Data extract:
--------------------------------

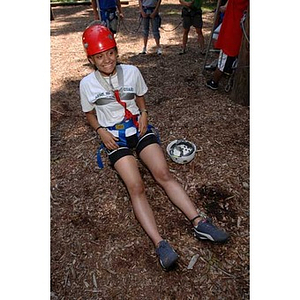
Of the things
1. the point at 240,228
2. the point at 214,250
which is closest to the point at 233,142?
the point at 240,228

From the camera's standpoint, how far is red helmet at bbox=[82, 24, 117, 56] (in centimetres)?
269

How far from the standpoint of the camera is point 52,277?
2584 mm

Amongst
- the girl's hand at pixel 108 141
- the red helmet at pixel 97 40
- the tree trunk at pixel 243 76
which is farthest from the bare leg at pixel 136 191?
the tree trunk at pixel 243 76

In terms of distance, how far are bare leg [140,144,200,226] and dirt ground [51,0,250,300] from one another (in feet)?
0.68

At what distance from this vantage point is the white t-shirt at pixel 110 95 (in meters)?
2.94

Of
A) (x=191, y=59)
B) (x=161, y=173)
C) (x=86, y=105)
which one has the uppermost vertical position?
(x=86, y=105)

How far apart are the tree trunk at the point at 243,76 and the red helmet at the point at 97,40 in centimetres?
234

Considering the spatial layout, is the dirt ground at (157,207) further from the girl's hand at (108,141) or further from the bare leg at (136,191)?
the girl's hand at (108,141)

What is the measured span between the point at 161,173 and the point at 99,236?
0.86 m

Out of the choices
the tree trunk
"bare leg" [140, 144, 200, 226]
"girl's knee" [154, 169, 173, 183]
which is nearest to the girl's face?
"bare leg" [140, 144, 200, 226]

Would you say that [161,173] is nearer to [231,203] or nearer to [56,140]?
[231,203]

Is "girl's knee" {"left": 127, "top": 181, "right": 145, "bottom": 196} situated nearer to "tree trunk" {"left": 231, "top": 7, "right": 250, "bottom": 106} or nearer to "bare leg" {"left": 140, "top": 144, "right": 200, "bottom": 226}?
"bare leg" {"left": 140, "top": 144, "right": 200, "bottom": 226}

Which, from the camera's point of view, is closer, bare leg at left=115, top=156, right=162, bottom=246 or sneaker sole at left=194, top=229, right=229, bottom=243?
sneaker sole at left=194, top=229, right=229, bottom=243

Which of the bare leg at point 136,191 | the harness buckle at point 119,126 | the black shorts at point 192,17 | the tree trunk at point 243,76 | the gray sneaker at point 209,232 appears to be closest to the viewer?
the gray sneaker at point 209,232
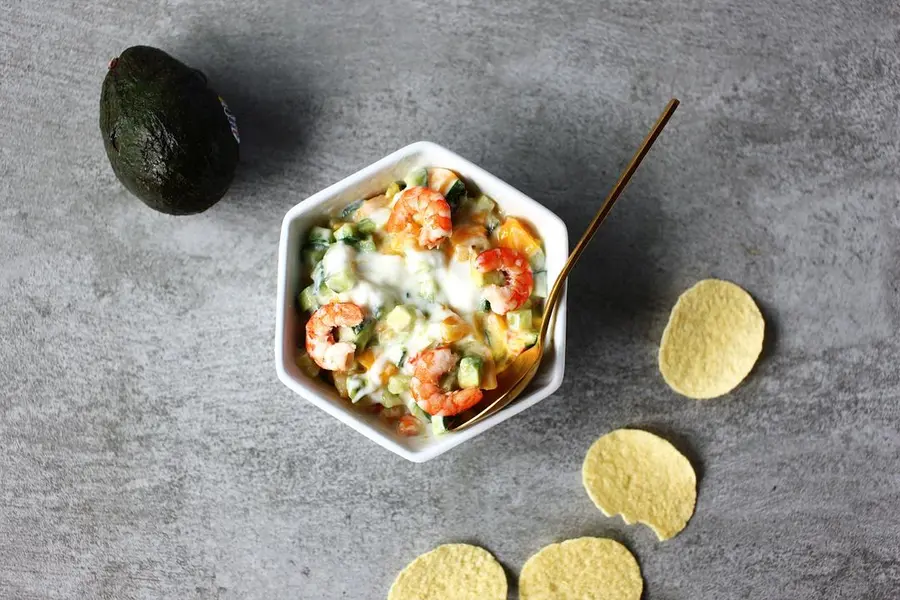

--------------------------------

Reproduce the records above with every instance of "red helmet" changed to "climbing helmet" and all other text left unchanged. Omit the pictures.

Expected answer:
Of the things
1. the point at 240,228
2. the point at 214,250
which is closest to the point at 233,142?
the point at 240,228

From the camera's standpoint, how far is climbing helmet at bbox=[82, 24, 117, 56] (in centimetres)?
269

How far from the standpoint of the camera is point 52,277?
2584 mm

Amongst
- the girl's hand at pixel 108 141
- the climbing helmet at pixel 97 40
- the tree trunk at pixel 243 76
which is farthest from the bare leg at pixel 136 191?
the tree trunk at pixel 243 76

In terms of distance, how far are bare leg [140,144,200,226] and dirt ground [51,0,250,300] from one another (in feet)?
0.68

At what distance from this vantage point is the white t-shirt at pixel 110 95 (in meters)?
2.94

Of
A) (x=191, y=59)
B) (x=161, y=173)
C) (x=86, y=105)
which one has the uppermost vertical position?
(x=86, y=105)

How far apart are the tree trunk at the point at 243,76 and the climbing helmet at the point at 97,40 in centimetres?
234

Considering the spatial layout, is the dirt ground at (157,207) further from the girl's hand at (108,141) or further from the bare leg at (136,191)?
the girl's hand at (108,141)

What is the measured span between the point at 161,173 and the point at 99,236?
0.86 m

Out of the choices
the tree trunk
"bare leg" [140, 144, 200, 226]
"girl's knee" [154, 169, 173, 183]
which is nearest to the girl's face?
"bare leg" [140, 144, 200, 226]

Would you say that [161,173] is nearer to [231,203] or nearer to [56,140]?
[231,203]

Is "girl's knee" {"left": 127, "top": 181, "right": 145, "bottom": 196} situated nearer to "tree trunk" {"left": 231, "top": 7, "right": 250, "bottom": 106} or nearer to "bare leg" {"left": 140, "top": 144, "right": 200, "bottom": 226}?
"bare leg" {"left": 140, "top": 144, "right": 200, "bottom": 226}

Which, from the camera's point of view, is closer, bare leg at left=115, top=156, right=162, bottom=246 or sneaker sole at left=194, top=229, right=229, bottom=243?
sneaker sole at left=194, top=229, right=229, bottom=243

Which of the bare leg at point 136,191 | the harness buckle at point 119,126 | the black shorts at point 192,17 | the tree trunk at point 243,76 | the gray sneaker at point 209,232 appears to be closest to the viewer?
the gray sneaker at point 209,232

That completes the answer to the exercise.